There was an undue hardship form you could fill out, which the current attorney didn’t think we qualified for and abandoned any attempt to pursue this avenue. I asked for copies of the required paperwork, made more copies for backup, and filled out the paperwork myself, laying out the hardship my family was working through and how this money could make a difference for us.

Technically, we did not qualify. I could read that in black and white. I’ve been so desperate for help I asked anyway. What can they tell you? Yes or no, right? If no, that’s life and you continue to move forward. If yes, godsend, or Ruthsend as the case may be, and you still move forward.

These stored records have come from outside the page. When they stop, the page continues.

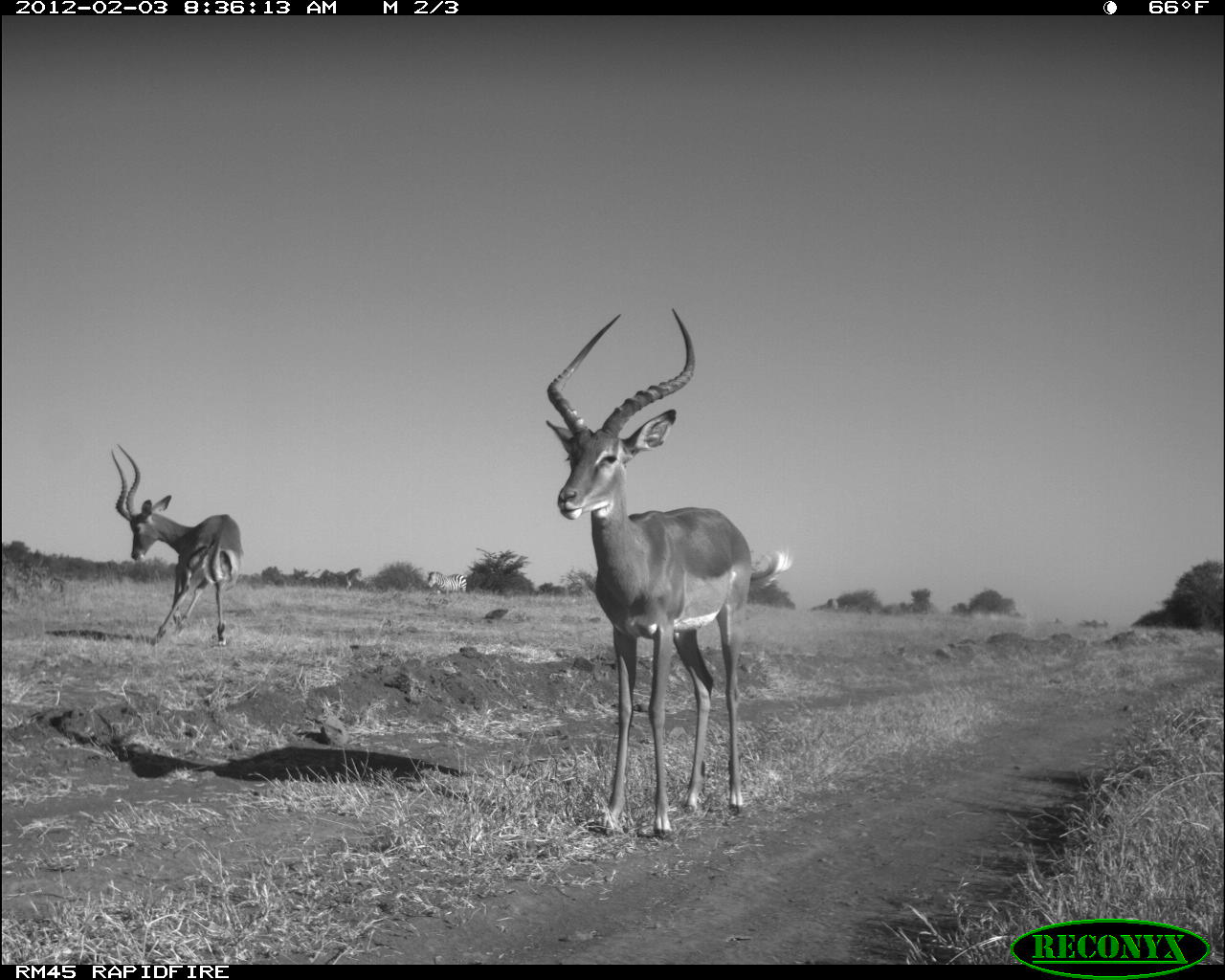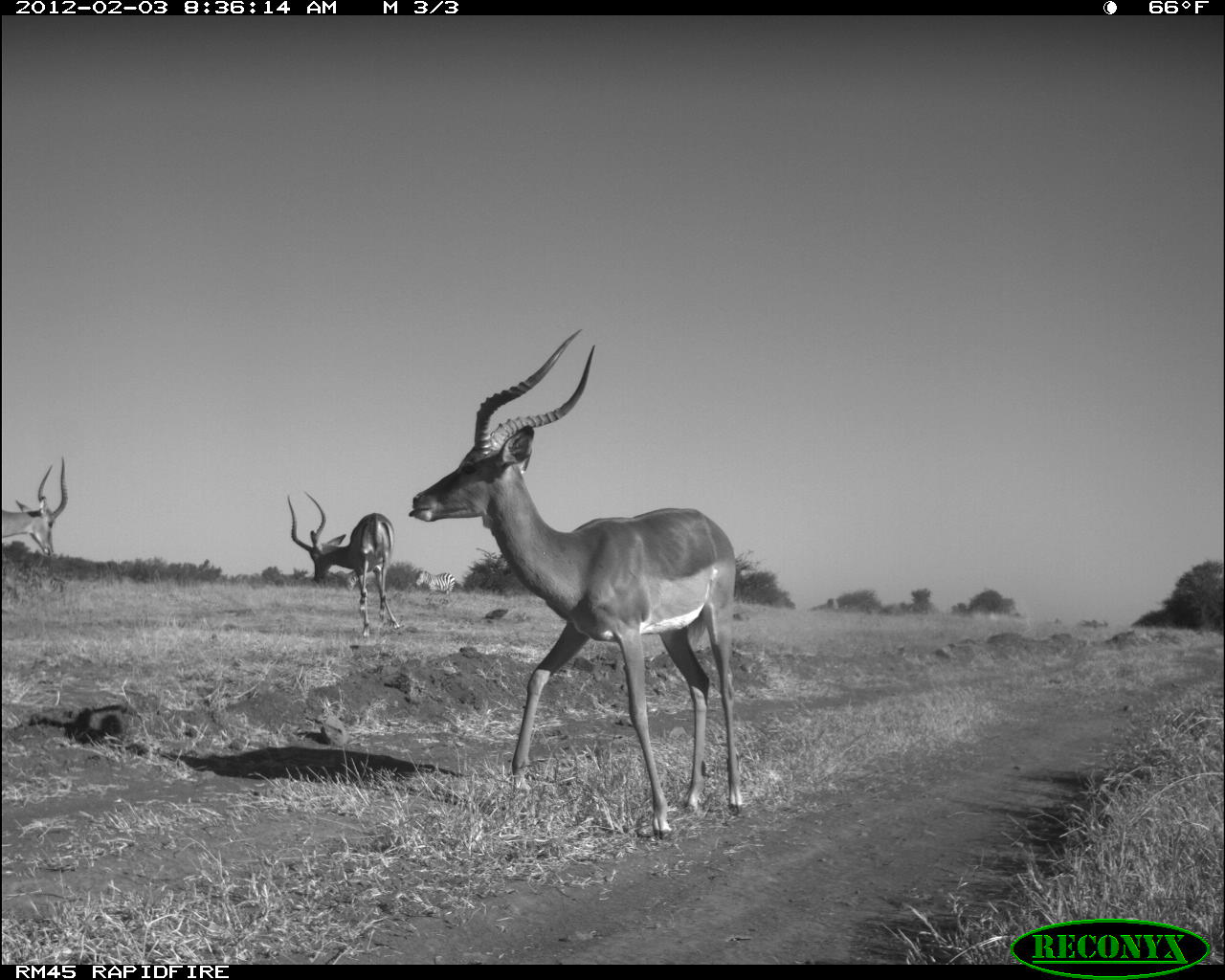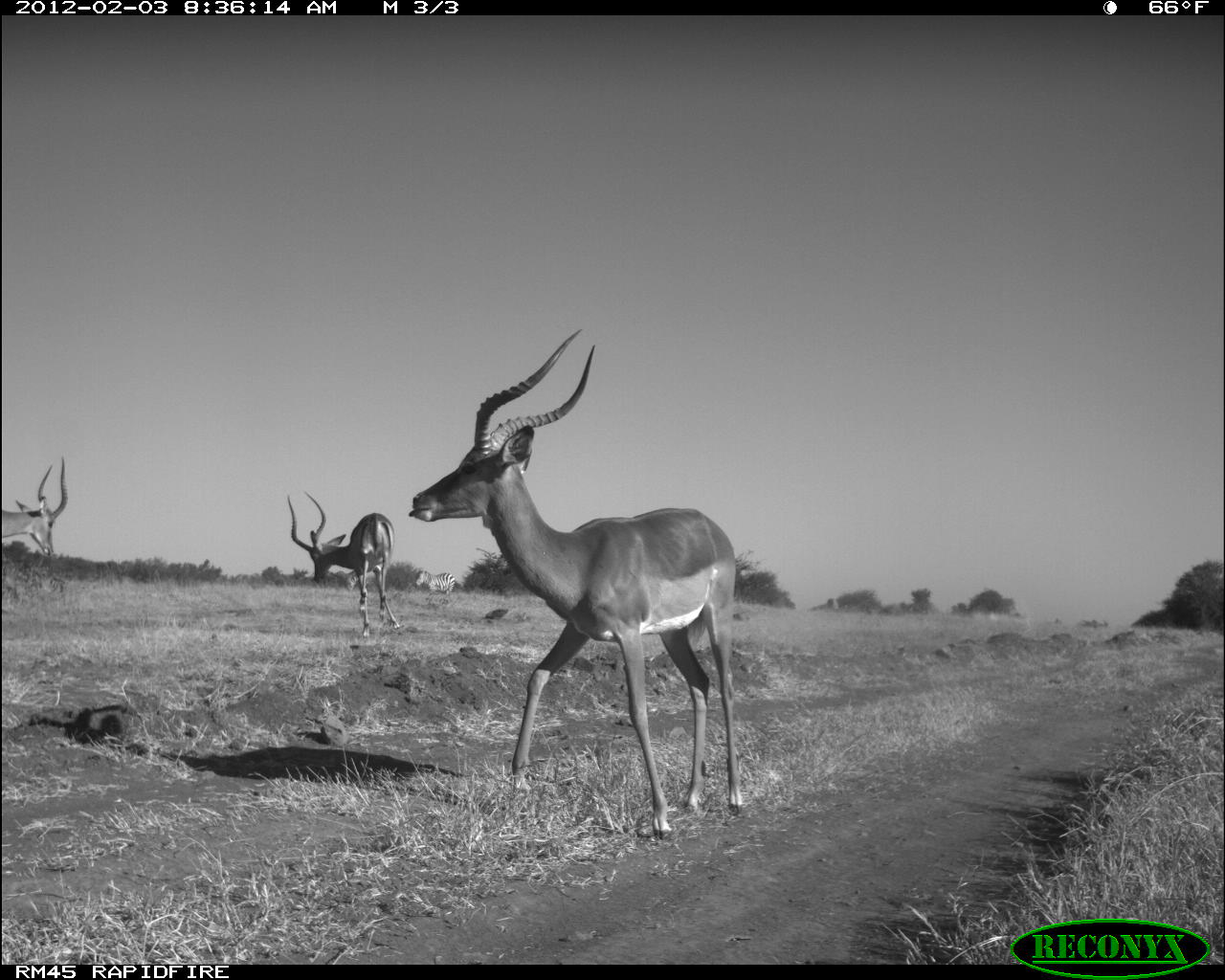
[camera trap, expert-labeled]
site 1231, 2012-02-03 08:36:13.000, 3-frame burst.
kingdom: Animalia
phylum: Chordata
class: Mammalia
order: Perissodactyla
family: Equidae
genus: Equus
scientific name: Equus quagga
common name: plains zebra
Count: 1.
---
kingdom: Animalia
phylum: Chordata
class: Mammalia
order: Artiodactyla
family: Bovidae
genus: Aepyceros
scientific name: Aepyceros melampus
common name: impala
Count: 3.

The hubster received a call from one kind and caring woman at the Oregon Department of Human Services who’d read our paperwork and processed the package of required proof-type paperwork I’d sent. She had talked over our case with her kind and caring supervisor and they had talked it over with her supervisor. She said right up front we technically did not qualify for the undue hardship waiver. The hubster answered her questions. She wanted to talk to me because I’d filled out the forms. We talked for nearly an hour, her listening to the efforts I’d made and how they’d worked or not, why we hadn’t paid the student loan from the hubster’s inheritance from his father (what was left after purchasing one used efficient little truck – we only have the one and had worn out our last rig – and much needed house maintenance, the left over amount was too small to make a difference on the federal student loan).

Two days later we received written notification that though we did not qualify for the undue hardship waiver, because of the circumstances they were going to allow and effect payment of my federal student loan out of the estate as part of the probate along with a few other small considerations. The process is almost done. It doesn’t make my finances perfect; it would have been nice to pay my inflated mortgage as well, but that’s another essay. But, it’s oh, so much better a feeling knowing the debt is paid. It matters little that I didn’t “earn” the money through employment. It means everything that family contributed. I hold in my heart Aunt Ruth’s intention all along was to make life a little easier for the nephew she loved.

I’m all kind of amazed at the kindness and thoughtfulness of three female strangers in positions of State authority who took the time to listen to the story of my struggles and do me the honor of believing and supporting my family. I also want to say this is how it should be, not just for me but for all citizens. Jeff Merkley’s office listened and three employees of the State of Oregon listened and actually effected a small but essential aid to a struggling family. I hope they are able to do similar for other folks who need a little help. A little help can make such a big difference. It’s a day of thanks giving for me and soon I will celebrate the freedom of knowing I have paid my student loan and am free from the threat of joblessness or homelessness in debt to the federal government for the price of an education. What an education it has been.

And I’m still learning. Federal student loans are tricky devils. They are designed to create a profit for the government, not to assist students. If you sign your name on the line for one of these loans and you are not already financially savvy, you should probably be required to take a full-term class in modern banking practices, economics, finances. I thought I was going to have some nice interest to deduct on this year’s taxes under the student loan interest line, but there is this little financial trick called interest capitalization, which means interest earned on a federal student loan debt isn’t just interest but through the magic of a little word trick, ta da, *capitalization*, the interest becomes principle, so the actual interest is miniscule and you get little or no deduction because capitalization makes most of the interest become principle. Nice racket.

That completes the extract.